Text block:

** begin **

- Genre: Crime thriller
- Written by: John Ridley Sarah Smith
- Directed by: Peter Andrikidis; Geoff Bennett; Wayne Blair; Jennifer Leacey;
- Starring: Todd Lasance; Ash Ricardo; Dominic Monaghan; Damian Walshe-Howling; Deborah Mailman; Robert Mammone; Pia Miller; Marny Kennedy; Darcie Irwin-Simpson;
- Country of origin: Australia
- Original language: English
- No. of episodes: 8

Production
- Executive producers: Andy Ryan; Jo Rooney; David Maher; David Taylor; Sarah Smith;
- Producer: Sue Seeary
- Production location: Sydney, Australia
- Running time: 44 minutes
- Production company: Playmaker Media

Original release
- Network: Nine Network
- Release: 15 August – 3 October 2018

= Bite Club (TV series) =

Australian television series

Bite Club is an Australian crime thriller television series which aired on the Nine Network from 15 August to 3 October 2018. The show centres around a group of shark attack survivors, named the "Bite Club", who are being targeted by a serial killer. It stars Todd Lasance and Ash Ricardo as Detectives Dan Cooper and Zoe Rawlings, along with Dominic Monaghan as Senior Constable Stephen Langley.

** end **

[Items in a dataset]
** begin **

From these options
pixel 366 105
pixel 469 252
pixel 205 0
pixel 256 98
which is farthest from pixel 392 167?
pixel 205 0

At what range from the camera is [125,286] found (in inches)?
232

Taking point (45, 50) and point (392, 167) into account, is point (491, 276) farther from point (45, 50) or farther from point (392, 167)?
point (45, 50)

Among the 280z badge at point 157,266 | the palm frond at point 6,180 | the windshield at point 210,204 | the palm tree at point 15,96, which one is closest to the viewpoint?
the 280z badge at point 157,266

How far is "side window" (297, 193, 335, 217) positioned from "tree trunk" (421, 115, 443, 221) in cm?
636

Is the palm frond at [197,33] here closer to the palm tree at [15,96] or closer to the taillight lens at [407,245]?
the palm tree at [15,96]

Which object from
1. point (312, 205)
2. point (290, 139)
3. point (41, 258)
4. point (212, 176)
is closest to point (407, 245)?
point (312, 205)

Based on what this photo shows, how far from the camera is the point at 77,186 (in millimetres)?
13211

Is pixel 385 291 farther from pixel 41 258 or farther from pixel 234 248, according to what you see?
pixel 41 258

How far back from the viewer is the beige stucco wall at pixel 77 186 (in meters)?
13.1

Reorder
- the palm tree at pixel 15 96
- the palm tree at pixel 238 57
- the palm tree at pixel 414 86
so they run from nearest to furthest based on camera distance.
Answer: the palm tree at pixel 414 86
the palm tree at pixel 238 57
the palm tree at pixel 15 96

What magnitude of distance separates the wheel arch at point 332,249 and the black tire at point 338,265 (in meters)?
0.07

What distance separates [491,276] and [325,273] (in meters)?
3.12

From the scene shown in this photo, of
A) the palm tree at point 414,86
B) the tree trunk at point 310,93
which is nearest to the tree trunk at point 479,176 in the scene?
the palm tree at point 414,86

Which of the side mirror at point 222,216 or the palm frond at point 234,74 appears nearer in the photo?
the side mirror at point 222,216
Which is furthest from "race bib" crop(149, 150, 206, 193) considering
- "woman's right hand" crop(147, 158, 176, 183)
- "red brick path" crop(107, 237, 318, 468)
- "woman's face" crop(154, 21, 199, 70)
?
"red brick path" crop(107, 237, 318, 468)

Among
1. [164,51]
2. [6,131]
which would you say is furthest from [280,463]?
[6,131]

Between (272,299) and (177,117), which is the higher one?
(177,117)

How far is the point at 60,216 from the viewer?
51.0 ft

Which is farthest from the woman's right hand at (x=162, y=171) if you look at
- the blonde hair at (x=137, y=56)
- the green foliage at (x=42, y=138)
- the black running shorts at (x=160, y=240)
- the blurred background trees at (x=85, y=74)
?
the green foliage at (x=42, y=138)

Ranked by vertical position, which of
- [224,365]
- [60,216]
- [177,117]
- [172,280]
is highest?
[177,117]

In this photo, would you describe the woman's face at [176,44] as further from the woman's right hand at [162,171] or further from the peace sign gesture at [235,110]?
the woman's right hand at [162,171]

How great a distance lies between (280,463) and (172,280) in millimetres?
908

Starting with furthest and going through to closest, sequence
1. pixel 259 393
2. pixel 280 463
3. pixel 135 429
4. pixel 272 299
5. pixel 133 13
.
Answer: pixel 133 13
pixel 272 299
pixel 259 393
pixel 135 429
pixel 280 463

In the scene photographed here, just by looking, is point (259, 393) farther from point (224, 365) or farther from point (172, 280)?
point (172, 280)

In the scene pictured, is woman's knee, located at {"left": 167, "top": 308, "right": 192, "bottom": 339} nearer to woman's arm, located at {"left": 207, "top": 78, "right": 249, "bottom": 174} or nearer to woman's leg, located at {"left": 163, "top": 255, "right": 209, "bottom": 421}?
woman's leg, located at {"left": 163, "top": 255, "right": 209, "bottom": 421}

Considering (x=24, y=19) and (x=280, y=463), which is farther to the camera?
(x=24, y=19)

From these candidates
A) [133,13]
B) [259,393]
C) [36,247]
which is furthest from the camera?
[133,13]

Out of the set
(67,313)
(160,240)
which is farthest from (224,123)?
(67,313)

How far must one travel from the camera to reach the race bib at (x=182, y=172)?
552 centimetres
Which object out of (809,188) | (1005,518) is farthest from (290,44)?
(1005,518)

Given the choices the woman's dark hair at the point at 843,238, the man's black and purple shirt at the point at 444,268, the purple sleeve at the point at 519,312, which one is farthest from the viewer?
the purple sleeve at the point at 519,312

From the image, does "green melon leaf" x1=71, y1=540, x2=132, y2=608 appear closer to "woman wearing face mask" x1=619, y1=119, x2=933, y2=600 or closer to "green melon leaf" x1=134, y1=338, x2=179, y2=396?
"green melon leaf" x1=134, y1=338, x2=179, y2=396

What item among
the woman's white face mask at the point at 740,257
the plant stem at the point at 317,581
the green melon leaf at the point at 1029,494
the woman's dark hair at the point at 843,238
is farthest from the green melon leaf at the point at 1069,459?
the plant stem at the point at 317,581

** end **

Aim: Write out the part of the Bite Club text that opens with the words containing "Australian television series" and closes with "Constable Stephen Langley.", and replace "television series" with "TV series" each time it occurs there.

Reply:
Australian TV series

Bite Club is an Australian crime thriller TV series which aired on the Nine Network from 15 August to 3 October 2018. The show centres around a group of shark attack survivors, named the "Bite Club", who are being targeted by a serial killer. It stars Todd Lasance and Ash Ricardo as Detectives Dan Cooper and Zoe Rawlings, along with Dominic Monaghan as Senior Constable Stephen Langley.